* START *

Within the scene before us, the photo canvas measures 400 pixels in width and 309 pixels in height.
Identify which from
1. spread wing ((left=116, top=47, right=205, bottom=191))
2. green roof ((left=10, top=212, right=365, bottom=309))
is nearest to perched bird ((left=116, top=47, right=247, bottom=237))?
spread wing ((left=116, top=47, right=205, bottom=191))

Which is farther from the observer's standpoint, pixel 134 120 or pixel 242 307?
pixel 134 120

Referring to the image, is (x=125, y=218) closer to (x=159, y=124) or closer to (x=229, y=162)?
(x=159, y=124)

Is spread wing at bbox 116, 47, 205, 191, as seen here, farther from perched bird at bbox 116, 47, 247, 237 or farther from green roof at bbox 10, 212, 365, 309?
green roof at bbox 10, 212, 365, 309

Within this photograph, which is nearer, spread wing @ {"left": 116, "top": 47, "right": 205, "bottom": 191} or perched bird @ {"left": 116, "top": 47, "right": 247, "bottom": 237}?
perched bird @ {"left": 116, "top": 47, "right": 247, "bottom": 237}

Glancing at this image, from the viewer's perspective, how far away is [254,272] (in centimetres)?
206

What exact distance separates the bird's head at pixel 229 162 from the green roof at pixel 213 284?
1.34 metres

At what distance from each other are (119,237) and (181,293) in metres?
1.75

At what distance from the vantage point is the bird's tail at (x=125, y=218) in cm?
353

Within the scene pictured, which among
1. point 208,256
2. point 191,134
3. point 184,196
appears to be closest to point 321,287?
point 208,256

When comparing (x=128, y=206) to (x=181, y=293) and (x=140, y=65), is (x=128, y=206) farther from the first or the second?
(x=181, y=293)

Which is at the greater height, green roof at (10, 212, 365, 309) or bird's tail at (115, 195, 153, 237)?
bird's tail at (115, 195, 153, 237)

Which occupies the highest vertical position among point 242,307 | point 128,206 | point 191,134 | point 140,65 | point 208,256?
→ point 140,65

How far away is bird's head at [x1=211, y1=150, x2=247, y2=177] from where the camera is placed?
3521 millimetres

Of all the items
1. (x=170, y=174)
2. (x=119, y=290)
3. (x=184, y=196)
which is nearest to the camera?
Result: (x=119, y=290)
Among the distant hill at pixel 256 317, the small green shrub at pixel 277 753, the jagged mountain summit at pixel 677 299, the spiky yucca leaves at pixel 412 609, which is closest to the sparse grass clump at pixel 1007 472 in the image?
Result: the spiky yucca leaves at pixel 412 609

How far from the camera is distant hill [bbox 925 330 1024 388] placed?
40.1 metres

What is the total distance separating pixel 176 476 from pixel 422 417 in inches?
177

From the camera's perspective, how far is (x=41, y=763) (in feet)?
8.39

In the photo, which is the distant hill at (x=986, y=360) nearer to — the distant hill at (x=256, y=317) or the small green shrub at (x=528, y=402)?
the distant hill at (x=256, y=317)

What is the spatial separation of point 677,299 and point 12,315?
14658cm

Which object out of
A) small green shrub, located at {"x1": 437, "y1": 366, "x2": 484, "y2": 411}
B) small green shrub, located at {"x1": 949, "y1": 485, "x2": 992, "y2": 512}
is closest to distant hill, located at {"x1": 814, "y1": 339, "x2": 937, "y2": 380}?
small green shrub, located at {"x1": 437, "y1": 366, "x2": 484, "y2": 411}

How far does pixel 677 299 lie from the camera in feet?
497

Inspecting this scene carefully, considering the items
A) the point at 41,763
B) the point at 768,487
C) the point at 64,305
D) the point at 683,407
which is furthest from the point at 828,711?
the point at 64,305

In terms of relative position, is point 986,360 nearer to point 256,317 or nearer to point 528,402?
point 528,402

* END *

# [Task details]
Reproduce exactly the lines from the one with "What is the spatial" through the end of the entries above, both ends included.

# [Response to the task]
What is the spatial separation of point 677,299 and point 12,315?
14658cm

Which object out of
A) small green shrub, located at {"x1": 437, "y1": 366, "x2": 484, "y2": 411}
B) small green shrub, located at {"x1": 949, "y1": 485, "x2": 992, "y2": 512}
is closest to distant hill, located at {"x1": 814, "y1": 339, "x2": 937, "y2": 380}?
small green shrub, located at {"x1": 437, "y1": 366, "x2": 484, "y2": 411}

How far does pixel 677 299 lie from the camera in feet?
497

Inspecting this scene carefully, considering the items
A) the point at 41,763
B) the point at 768,487
C) the point at 64,305
D) the point at 683,407
which is furthest from the point at 828,711?
the point at 64,305

In terms of relative position, is point 986,360 nearer to point 256,317 or nearer to point 528,402?
point 528,402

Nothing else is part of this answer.